Over the last couple of years, we have been less than complimentary about ITV’s football coverage. However, I’m not one to bear a grudge, and I’m now quietly optimistic that it might be set to improve. Whisper this quietly, but… I’m starting to think that they might have put someone that cares in charge of their football coverage. The first signs of this recovery came in the new year, with the frankly genius idea to repeat editions of “The Big Match” from 1983 on Thursday afternoons and Sunday mornings.
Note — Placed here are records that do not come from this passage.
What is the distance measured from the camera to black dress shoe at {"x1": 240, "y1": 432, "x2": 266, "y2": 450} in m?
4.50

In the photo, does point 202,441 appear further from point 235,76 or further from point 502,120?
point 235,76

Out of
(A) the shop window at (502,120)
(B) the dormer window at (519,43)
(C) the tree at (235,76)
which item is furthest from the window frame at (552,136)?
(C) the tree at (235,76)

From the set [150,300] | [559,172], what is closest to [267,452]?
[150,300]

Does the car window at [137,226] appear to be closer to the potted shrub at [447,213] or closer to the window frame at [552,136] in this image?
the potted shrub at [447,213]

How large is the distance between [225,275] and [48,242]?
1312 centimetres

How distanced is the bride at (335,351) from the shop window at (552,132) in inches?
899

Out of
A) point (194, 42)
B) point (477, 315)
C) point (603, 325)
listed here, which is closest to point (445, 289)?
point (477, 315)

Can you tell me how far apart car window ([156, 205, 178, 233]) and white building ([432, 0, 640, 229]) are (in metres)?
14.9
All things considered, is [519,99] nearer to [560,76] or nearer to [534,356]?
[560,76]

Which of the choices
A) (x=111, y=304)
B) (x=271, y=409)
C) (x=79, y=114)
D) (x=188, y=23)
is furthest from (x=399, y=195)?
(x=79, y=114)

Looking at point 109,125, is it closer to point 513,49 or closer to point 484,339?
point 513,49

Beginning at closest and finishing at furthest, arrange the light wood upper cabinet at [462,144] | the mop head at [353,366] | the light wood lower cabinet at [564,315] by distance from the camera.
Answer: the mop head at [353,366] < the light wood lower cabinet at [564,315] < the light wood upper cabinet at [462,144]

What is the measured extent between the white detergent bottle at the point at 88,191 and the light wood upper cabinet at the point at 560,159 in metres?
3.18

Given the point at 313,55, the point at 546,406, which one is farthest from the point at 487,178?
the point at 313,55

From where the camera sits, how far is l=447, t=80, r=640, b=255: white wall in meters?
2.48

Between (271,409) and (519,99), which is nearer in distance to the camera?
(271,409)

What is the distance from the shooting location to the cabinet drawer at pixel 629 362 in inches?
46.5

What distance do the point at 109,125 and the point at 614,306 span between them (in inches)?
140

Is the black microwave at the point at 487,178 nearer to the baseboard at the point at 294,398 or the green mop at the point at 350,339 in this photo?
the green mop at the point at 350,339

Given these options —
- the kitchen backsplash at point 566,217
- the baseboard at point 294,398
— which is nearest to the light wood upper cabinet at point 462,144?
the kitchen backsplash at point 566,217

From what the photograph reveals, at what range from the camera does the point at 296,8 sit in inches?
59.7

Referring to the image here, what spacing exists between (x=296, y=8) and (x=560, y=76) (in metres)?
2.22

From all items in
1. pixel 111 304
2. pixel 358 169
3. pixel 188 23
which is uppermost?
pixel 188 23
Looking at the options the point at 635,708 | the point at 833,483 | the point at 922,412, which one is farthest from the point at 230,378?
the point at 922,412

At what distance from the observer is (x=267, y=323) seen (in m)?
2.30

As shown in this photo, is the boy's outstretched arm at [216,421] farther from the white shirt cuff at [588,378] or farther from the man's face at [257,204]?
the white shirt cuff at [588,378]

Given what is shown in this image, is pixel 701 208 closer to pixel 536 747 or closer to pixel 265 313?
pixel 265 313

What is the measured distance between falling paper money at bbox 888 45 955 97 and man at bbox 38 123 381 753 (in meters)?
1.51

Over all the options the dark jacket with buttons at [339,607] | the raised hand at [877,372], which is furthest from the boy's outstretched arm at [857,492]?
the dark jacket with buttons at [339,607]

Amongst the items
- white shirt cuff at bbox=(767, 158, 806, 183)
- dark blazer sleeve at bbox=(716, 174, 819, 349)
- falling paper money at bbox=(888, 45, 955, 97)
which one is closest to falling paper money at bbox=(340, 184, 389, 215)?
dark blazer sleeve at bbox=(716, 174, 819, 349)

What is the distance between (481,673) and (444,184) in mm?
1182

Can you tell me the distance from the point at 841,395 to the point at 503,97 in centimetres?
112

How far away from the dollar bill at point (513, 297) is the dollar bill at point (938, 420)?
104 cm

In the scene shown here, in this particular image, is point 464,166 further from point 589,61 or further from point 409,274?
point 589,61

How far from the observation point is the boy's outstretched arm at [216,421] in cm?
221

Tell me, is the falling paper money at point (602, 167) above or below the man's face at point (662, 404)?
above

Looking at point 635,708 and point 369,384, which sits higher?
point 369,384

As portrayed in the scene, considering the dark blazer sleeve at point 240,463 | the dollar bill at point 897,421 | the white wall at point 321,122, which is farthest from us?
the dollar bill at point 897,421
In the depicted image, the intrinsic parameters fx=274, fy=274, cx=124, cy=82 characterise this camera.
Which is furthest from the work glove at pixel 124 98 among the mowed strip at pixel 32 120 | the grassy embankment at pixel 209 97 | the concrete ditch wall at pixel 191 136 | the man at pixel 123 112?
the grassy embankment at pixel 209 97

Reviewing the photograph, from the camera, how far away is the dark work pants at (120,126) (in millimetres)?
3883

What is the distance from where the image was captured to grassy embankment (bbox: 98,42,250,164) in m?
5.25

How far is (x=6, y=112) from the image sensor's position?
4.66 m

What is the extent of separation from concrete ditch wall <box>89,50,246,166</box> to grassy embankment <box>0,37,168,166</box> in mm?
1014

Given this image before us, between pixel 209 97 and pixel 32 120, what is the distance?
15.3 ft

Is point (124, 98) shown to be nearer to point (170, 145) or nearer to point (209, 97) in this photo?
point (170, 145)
John Bourn, whose website about regional football on ITV was started, in his own words, “a spur to ITV to make more use of their massive football archive”, could finally rest easy in his bed at night.

Then, over the summer, their coverage of Euro 2008 was better than expected whilst the BBC’s was worse. It would be something of a leap of faith to say that it was better, but their half-time analysts at least tried to discuss the football rather than try to out-shout each other, and they didn’t repeat the mistake of cutting to adverts over the top of national anthems, like they did at the 2006 World Cup. If they can offer a little more intelligent analysis of the Champions League and steer clear of the patriotic nonsense (which offends many, many people, whilst offering little to the viewing experience of people that do like that sort of thing), they might just have turned a corner. ITV’s Lindsay Charlton had this to say:

“For the first time in the history of the FA Cup, dozens of preliminary and qualifying round matches will be captured on camera, thanks to ITV Local. What makes the FA Cup exciting is when small clubs manage to smash their way through from the early rounds to face Premier League giants. With a little luck ITV Local will be able to follow some of this year’s giant killers all the way.”

It goes without saying that this is A Good Thing. Of course, there are pitfalls that ITV have to avoid with their FA Cup coverage. They need to try, where possible, to steer clear from cliche and one would hope that they will have learnt from the BBC’s horrific mistake of last year, when they managed to miss the story of the Third Round in the form of the match between Havant & Waterlooville and Swansea City in favour of a snore-a-thon between Manchester City and West Ham United. What I would say is this: the world’s oldest cup competition is still a delicate flower to behold, especially in the face of the all-conquering power of the Premier League and the Champions League. ITV’s recent announcements have made me somewhat happier that they will be able to look after it.